Selon l’enquête BMO 2025 de France Travail, 450 postes d’avocats en droit des sociétés sont considérés comme difficiles à pourvoir en Île-de-France. La région concentre 60% des offres. La tension est particulièrement forte dans les cabinets d’affaires parisiens.
Le nombre de reconversions déclarées via les dispositifs Transitions Pro a augmenté de 12% entre 2023 et 2025, d’après un rapport de France Stratégie. Ce métier reste accessible aux candidats non-juristes grâce à une VAE et à des passerelles universitaires.

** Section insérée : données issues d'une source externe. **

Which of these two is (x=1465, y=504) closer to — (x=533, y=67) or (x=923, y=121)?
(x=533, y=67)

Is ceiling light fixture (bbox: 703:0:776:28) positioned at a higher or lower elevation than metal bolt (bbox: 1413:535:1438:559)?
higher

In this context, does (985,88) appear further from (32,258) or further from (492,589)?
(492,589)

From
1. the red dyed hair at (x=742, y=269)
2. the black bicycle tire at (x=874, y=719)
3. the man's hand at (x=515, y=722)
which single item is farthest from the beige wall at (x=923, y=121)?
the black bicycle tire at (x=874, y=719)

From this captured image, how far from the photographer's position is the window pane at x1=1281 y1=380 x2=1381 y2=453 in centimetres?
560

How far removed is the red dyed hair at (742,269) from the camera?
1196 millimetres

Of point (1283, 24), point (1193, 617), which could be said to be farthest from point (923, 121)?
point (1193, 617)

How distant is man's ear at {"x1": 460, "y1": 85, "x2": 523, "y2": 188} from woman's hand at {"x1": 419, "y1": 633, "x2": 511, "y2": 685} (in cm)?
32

L’automatisation partielle des tâches documentaires (rédaction de statuts, due diligence) n’a pas réduit la demande pour les avocats capables de conseiller en stratégie. Le score CRISTAL-10 de 56 % indique une substitution modérée par l’IA.
2. Profils sources qui se reconvertissent
Les profils suivants dominent les candidatures en reconversion, selon les données de l’EFB (École de Formation du Barreau) pour 2024-2025.

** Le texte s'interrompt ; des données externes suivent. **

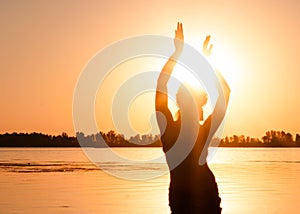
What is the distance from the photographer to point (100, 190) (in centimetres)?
4656

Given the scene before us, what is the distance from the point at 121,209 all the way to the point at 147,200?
19.8ft

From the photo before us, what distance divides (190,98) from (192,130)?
1.02ft

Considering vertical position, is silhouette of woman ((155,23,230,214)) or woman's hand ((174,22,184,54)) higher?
woman's hand ((174,22,184,54))

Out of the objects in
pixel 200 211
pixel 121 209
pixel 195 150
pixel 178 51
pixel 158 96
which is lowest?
pixel 121 209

- Expert-comptable – maîtrise de la fiscalité et des bilans, passage direct via une dispense partielle du CRFPA.
- Juriste d’entreprise – déjà rompu aux montages sociétaires, besoin de renforcer la plaidoirie et la déontologie.
- Notaire – spécialiste des actes authentiques, vise une clientèle conseil en corporate.
- Fiscaliste – peut se concentrer sur la fiscalité des sociétés, complément indispensable en cabinet.
- Consultant en management – compétences en stratégie et gestion de projet, à convertir en expertise juridique.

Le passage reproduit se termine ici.